[Collected data]
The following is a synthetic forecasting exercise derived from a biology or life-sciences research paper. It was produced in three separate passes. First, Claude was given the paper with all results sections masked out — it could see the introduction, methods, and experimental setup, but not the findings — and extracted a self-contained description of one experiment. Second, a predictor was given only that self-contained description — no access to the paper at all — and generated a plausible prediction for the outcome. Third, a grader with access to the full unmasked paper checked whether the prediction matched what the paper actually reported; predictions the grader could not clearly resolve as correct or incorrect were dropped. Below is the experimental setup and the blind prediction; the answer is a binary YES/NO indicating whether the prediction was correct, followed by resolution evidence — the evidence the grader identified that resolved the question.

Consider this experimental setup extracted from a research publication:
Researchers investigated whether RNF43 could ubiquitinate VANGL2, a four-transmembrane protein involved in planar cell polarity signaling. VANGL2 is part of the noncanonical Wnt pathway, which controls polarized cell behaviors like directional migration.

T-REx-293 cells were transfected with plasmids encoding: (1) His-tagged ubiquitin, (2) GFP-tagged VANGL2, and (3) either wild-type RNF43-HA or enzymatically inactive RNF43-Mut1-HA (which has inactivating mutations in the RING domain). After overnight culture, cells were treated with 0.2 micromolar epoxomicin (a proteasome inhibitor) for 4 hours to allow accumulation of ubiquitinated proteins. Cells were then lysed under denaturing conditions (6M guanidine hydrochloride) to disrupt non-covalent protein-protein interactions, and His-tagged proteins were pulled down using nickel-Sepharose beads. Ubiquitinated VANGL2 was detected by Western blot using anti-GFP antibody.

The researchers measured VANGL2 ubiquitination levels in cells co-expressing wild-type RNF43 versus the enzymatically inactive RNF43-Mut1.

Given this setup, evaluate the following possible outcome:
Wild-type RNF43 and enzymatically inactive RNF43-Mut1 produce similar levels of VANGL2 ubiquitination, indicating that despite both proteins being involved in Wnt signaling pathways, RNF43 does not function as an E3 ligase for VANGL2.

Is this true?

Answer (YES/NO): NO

==

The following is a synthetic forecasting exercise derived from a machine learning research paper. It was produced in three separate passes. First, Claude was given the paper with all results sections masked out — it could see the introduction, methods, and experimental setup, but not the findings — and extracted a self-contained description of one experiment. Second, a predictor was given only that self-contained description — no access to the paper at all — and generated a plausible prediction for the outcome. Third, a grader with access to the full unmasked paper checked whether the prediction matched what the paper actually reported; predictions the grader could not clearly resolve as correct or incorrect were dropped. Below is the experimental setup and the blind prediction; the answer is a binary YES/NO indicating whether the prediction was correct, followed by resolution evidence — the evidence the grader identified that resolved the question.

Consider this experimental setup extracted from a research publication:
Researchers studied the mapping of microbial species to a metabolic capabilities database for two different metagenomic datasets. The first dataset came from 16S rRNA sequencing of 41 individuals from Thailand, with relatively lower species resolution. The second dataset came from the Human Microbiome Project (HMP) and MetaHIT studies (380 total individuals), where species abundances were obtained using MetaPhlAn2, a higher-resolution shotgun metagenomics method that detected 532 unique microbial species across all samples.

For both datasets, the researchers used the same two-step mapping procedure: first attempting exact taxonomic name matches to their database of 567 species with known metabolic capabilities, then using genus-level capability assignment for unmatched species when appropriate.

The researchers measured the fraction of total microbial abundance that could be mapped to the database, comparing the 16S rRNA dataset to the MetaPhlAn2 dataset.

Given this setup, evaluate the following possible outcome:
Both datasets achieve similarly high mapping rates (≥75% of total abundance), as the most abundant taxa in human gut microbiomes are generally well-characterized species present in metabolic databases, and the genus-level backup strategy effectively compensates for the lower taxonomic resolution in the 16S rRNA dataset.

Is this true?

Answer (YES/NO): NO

Work order ->
Check the lines above and copy each one that includes "ubiquitination".

Solution for this problem ->
The researchers measured VANGL2 ubiquitination levels in cells co-expressing wild-type RNF43 versus the enzymatically inactive RNF43-Mut1.
Wild-type RNF43 and enzymatically inactive RNF43-Mut1 produce similar levels of VANGL2 ubiquitination, indicating that despite both proteins being involved in Wnt signaling pathways, RNF43 does not function as an E3 ligase for VANGL2.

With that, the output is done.